The chemical evolution of galaxies with a variable IGIMF

TL;DR

This paper develops an analytical model for galaxy chemical evolution incorporating a variable IGIMF that depends on SFR and metallicity, naturally reproducing the mass-metallicity relation with less outflow than previous models.

Contribution

It introduces a non-linear analytical theory of galaxy chemical evolution with a variable IGIMF, accounting for SFR and metallicity dependence, improving agreement with observed mass-metallicity relations.

Findings

Mass-metallicity relation emerges naturally from the model.

Gas inflows and outflows are essential to match observations.
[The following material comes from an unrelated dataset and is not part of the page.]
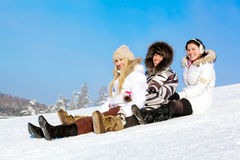 Filles de sourire d'étudiant s'asseyant dans la neige à la pente Photographie stock libre de droits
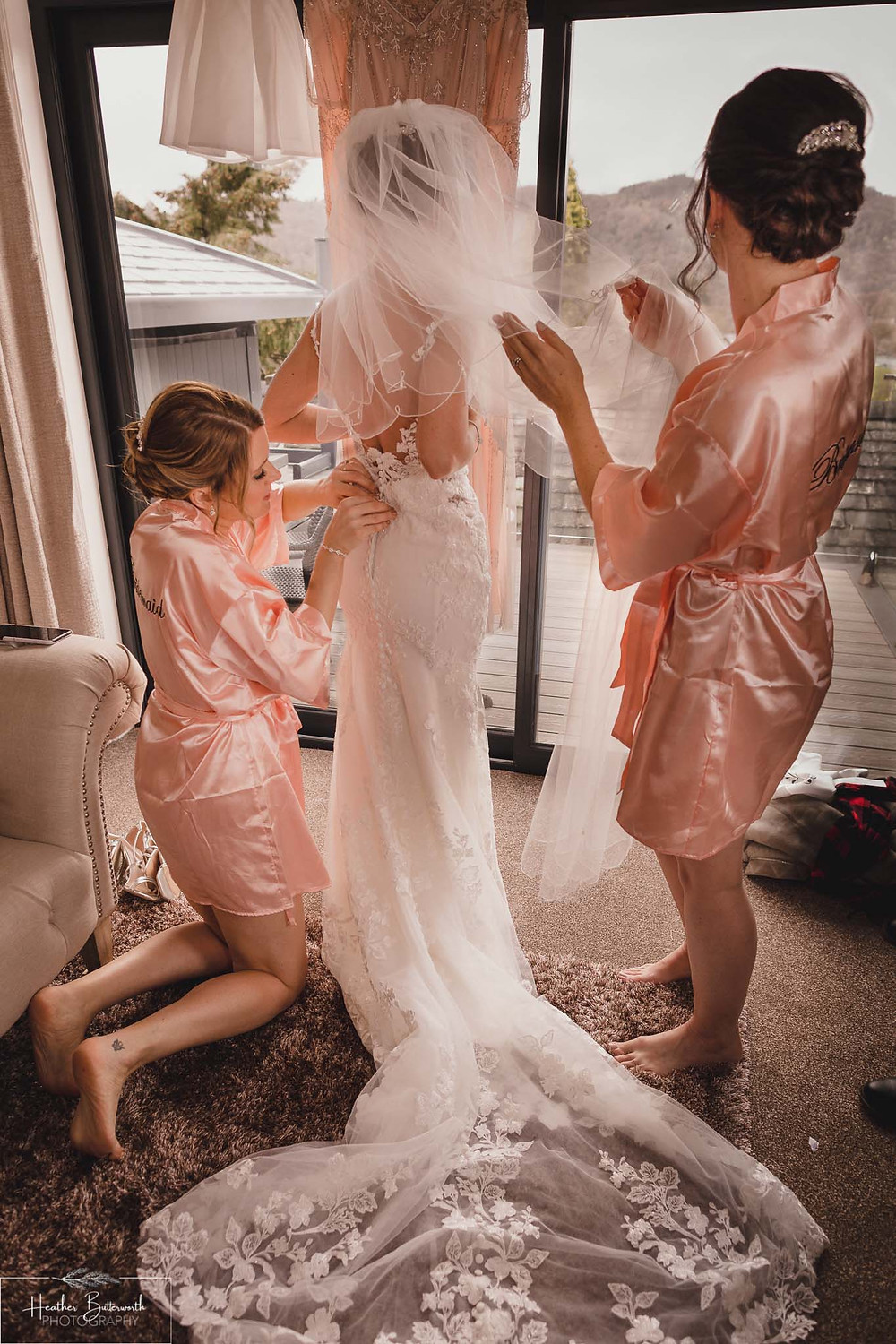 Bride Bex with her bridesmaids who are helping her into her dress and stood by a window during bridal preparations at The Burnside Hotel and Spa in Bowness-on-Windermere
Outflow rates are smaller than in models with invariant IMFs.

Abstract

Standard analytical chemical evolution modelling of galaxies has been assuming the stellar initial mass function (IMF) to be invariant and fully sampled allowing fractions of massive stars to contribute even in dwarf galaxies with very low star formation rates (SFRs). Recent observations show the integrated galactic initial mass function (IGIMF) of stars, i.e. the galaxy-wide IMF, to become systematically top-heavy with increasing SFR. This has been predicted by the IGIMF theory, which is here used to develop the analytical theory of the chemical evolution of galaxies. This theory is non-linear and requires the iterative solution of implicit integral equations due to the dependence of the IGIMF on the metallicity and on the SFR. It is shown that the mass-metallicity relation of galaxies emerges naturally, although at low masses the theoretical predictions overestimate the observations by 0.3--0.4 dex. A good agreement with the observation can be obtained only if gas flows are taken into account. In particular, we are able to reproduce the mass--metallicity relation observed by Lee et al. (2006) with modest amounts of infall and with an outflow rate which decreases as a function of the galactic mass. The outflow rates required to fit the data are considerably smaller than required in models with invariant IMFs.